Oftmals wird der Begriff Software ausschließlich für die Programme eines Computers verwendet. Dies ist nicht vollständig korrekt. Die Programme sind nur ein Teil der Software. Vielmehr werden auch die dazugehörigen Daten unter diesem Begriff zusammengefasst. Die Software selbst besteht aus Befehlen, die von einem Prozessor ausgewertet werden. Die Befehle werden dann mittels der Hardware des Computers ausgeführt.
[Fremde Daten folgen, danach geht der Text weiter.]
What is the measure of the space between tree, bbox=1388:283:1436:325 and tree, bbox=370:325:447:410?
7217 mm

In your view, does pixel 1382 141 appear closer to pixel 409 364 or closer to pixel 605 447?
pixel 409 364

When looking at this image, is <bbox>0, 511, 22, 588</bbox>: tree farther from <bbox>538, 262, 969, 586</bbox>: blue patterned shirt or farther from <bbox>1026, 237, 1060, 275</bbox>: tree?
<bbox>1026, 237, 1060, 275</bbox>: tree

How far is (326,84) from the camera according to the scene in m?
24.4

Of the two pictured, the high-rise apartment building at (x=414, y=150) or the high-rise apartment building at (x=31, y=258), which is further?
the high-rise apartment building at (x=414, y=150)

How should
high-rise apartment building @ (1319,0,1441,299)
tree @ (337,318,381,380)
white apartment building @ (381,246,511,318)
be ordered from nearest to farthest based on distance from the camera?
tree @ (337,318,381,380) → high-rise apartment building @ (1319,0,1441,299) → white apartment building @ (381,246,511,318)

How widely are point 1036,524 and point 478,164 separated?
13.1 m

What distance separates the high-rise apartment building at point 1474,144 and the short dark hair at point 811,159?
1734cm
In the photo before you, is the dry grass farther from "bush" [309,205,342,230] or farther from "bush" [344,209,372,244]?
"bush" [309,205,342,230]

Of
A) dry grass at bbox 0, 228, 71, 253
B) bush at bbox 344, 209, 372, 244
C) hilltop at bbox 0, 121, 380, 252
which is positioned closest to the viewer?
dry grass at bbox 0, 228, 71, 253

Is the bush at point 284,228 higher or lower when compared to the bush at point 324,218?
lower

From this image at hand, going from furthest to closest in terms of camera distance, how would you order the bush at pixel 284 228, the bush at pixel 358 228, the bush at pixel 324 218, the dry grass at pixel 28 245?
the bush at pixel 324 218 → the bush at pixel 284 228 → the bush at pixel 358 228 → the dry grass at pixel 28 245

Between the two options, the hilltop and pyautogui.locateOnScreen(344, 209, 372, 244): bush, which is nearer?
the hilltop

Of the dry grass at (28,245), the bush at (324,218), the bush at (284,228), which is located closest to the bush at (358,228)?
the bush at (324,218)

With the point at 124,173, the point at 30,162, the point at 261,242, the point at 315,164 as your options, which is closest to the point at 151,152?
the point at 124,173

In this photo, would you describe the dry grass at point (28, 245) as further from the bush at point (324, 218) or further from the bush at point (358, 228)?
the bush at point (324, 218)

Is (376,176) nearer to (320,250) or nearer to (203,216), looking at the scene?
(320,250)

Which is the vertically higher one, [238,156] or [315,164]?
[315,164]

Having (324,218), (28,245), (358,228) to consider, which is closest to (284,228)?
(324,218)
Die Beeinflussung der Hardware erfolgt nicht nur direkt. Vielmehr gibt die Software auch an, in welcher Reihenfolge die Befehle ausgeführt werden müssen. Die Software bildet damit die Grundlage für alle Vorgänge, die innerhalb eines Computers stattfinden. Die Programme sind dabei nicht physisch greifbar. Vielmehr werden sie in Form von Hardware zur Verfügung gestellt. Die Hardware – im Speziellen die Speichermedien – kann keinerlei Beeinflussungen der Arbeit des Computers vornehmen. Ausschließlich die auf den Speichermedien vorhandenen Programme können die Anweisungen geben, welche Tätigkeiten der Computer ausführen muss.
Vorteile der Software
In früheren Zeiten wurde die Steuerung des Computers durch Verdrahtungen gewährleistet. Mit dem Einzug der Software ergaben sich viele Vorteile. Um ein betriebsbereites Gerät herzustellen, war es nicht mehr notwendig einen großen Kasten zu bauen. Vielmehr konnten von nun an die Programme einfach und ohne großen Aufwand kopiert werden. Die Kosten für die Vervielfältigung nahmen dabei stark ab, so dass die Programme erschwinglich wurden. Zugleich waren die Computer Standardgeräte, deren Hardware alle notwendigen Funktionen ausführen konnte. Damit konnten die Befehle individuell ausgeführt werden. Ein weiterer Vorteil der Software ist, dass sie nicht verschleißt. Vielmehr können Programme veraltern, da neue Programme entwickelt werden. Die alten Programme sind dennoch lauffähig – vorausgesetzt, sie können von den neuen Computern noch ausgelesen und ausgeführt werden. Darüber hinaus ist die Software austauschbar, so dass ein Gerät viele verschiedene Aufgaben ausführen kann. In modernen Geräten können die Programme nicht nur nacheinander ausgeführt werden. Vielmehr ist es inzwischen möglich, die Anwendungen gleichzeitig auszuführen. Fehler in den Programmen können einfach ausgebessert werden, ohne dass es notwendig ist, die komplette Technik zu verändern.
Systemsoftware
Die Software kann in verschiedene Gruppen unterteilt werden. Eine bekannte Form ist die Systemsoftware. Sie regelt sämtliche Abläufe des Computers und bildet die Grundlage für weitere Programme, die auf einem Rechner ausgeführt werden sollen. Ein solches Programm ist beispielsweise das Betriebssystem. Aber auch Gerätetreiber und ähnliche Programme gehören dazu. Sie verwaltet die Komponenten der Hardware und ist darüber hinaus in der Lage mit ihr zu kommunizieren. Sie übernimmt dazu die Verwaltung der Hardware. In vielen Fällen werden Steuer- und Kontrollprogramme in die Systemsoftware integriert, die eine Übersicht und Beeinflussung der Hardware ermöglichen, die durch den Nutzer erfolgt.
Anwendersoftware
Darüber hinaus gibt es die Anwendersoftware. Sie hat die Aufgabe Funktionen der Hardware auszulösen, die für den Anwender nützlich sind oder einfach nur erwünschte Funktionen bedingen. Hierzu gehören beispielsweise Text- und Tabellenverarbeitung, Präsentationen, Spiele, Buchhaltungsprogramme und Ähnliches. Im Gegensatz zur Systemsoftware dienen sie nicht primär der Funktion des Computers. Sie sollen bestimmte Arbeiten ermöglichen, die unabhängig von der Steuerung gesehen werden können. In vielen Fällen sind die Anwendungen auf dem Computer selbst installiert. Darüber hinaus können die Programme allerdings auch auf einem Server im Internet gespeichert sein. Der Nutzer kann sie dann via Internet benutzen, ohne dabei eine Einschränkung in der Bedienung festzustellen.